Peki ne noktada yeni bir kariyer yönelimi üzerinde yoğunlaşmaya ve tasarımsal becerileriniz ile gastronomik bilginizi tek bir pratikte birleştirmeye karar verdiniz?

Söylediğim gibi, yemek pişirmek benim için daima bir hobi ve hatta bir tutkuydu. Kendimi bildim bileli arkadaşlarımı davet etmeyi ve onlara yeni, özel tatlar sunmayı çok severim. Tasarım becerilerim ile mutfak bilgimi bir araya getiren bir iş kurmak ise, son derece spontane şekilde gelişen bir durumdu.
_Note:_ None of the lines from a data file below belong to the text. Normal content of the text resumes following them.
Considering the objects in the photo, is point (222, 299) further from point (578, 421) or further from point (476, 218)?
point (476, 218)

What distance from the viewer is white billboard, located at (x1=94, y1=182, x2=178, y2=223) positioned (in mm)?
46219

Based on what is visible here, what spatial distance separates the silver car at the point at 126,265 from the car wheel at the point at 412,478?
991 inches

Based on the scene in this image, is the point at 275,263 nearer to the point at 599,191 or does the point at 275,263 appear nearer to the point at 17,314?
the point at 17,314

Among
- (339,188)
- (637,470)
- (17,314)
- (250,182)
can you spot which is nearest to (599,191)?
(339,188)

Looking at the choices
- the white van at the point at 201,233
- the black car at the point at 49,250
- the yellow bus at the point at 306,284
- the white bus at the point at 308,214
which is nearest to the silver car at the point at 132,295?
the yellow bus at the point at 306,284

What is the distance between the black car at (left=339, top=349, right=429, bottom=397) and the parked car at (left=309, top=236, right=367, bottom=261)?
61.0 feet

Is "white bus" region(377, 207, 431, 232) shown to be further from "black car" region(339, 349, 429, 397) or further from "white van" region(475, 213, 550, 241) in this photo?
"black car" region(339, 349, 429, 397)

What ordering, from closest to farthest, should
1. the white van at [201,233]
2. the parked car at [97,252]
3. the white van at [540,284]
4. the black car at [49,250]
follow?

Geri dönüşler de daima iyi olurdu. Bir noktadan sonra arkadaşlarım ve ortağım, "Dr. Architect & Mr. Chef"i daha geniş kitlelere sunmayı denemek konusunda beni teşvik ettiler. İşte, şimdi de buradayım!


"Dr. Architect & Mr. Chef"in "trademark"ı haline gelmiş çikolatalı domatesler...
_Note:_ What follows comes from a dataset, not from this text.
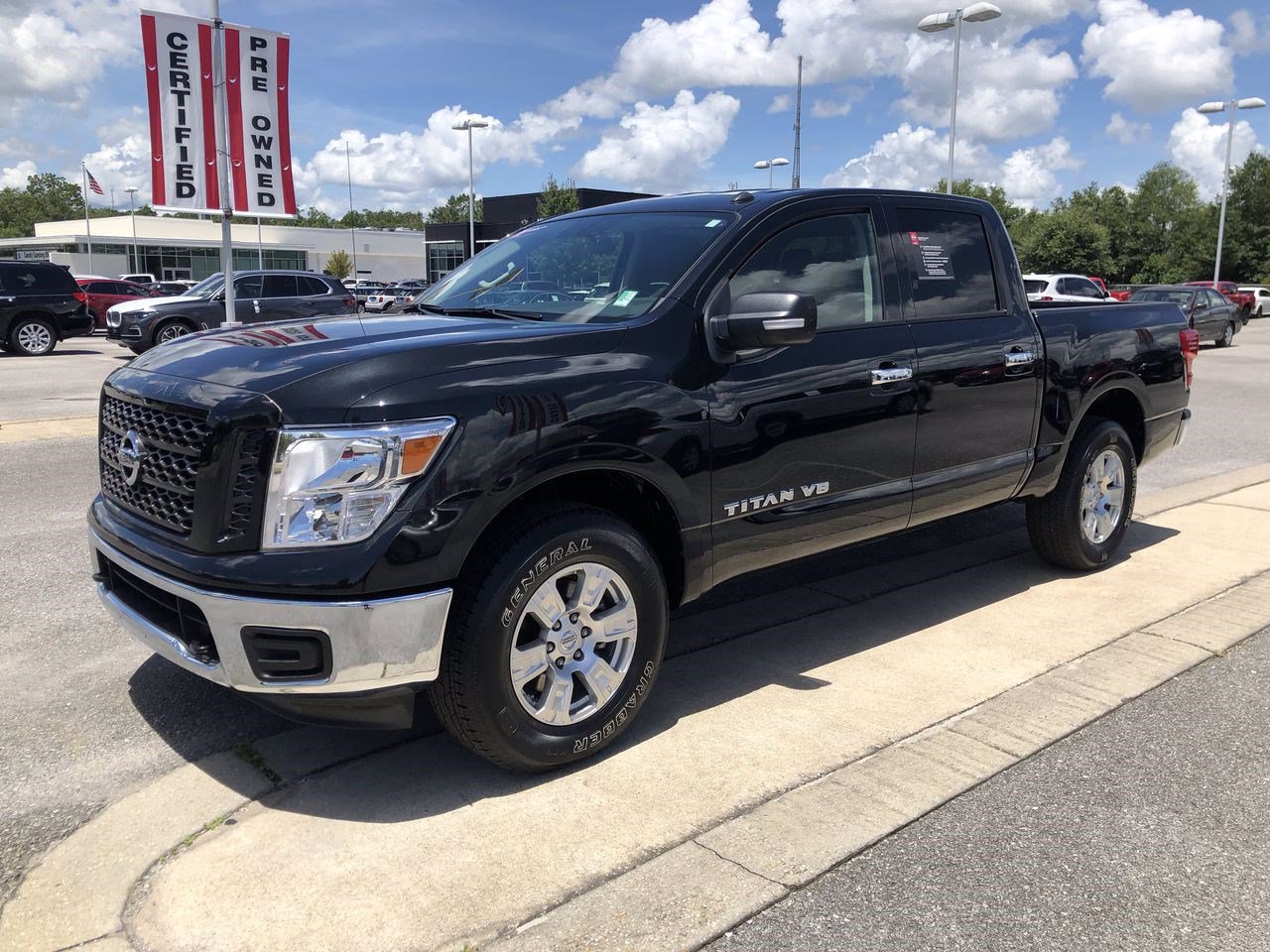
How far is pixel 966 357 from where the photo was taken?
4688 mm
"Yaratıcı mutfak" tam olarak ne anlama çıkıyor? Nasıl paketini ve sunumunu hazırlıyorsanız, yiyeceğin içeriğini ve tabi ki kendisini de tasarladığınızı söyleyebilir miyiz?

"Dr. Architect & Mr. Chef"te "yaratıcı mutfak", temel İtalyan tariflerini, yani yalın ve geleneksel olanları, tamamen yeni ve farklı bir şekilde sunmaya karşılık geliyor. Şekiller ve renkler ile oynayarak, yenilikçi ve deneysel bir formda "yenilebilir obje"ler yaratmak mümkün oluyor. Örneğin domates ve çikolata gibi birbirlerini asla tamamlamayacağı düşünülen iki temel yiyecek, "bitter çikolataya batırılmış cherry domates" haline getirildiğinde mükemmel bir eşleşme haline gelebiliyor: Kırmızı ve kahverengisi ile görsel bir şölen, tadı ile ise enfes bir deneyim…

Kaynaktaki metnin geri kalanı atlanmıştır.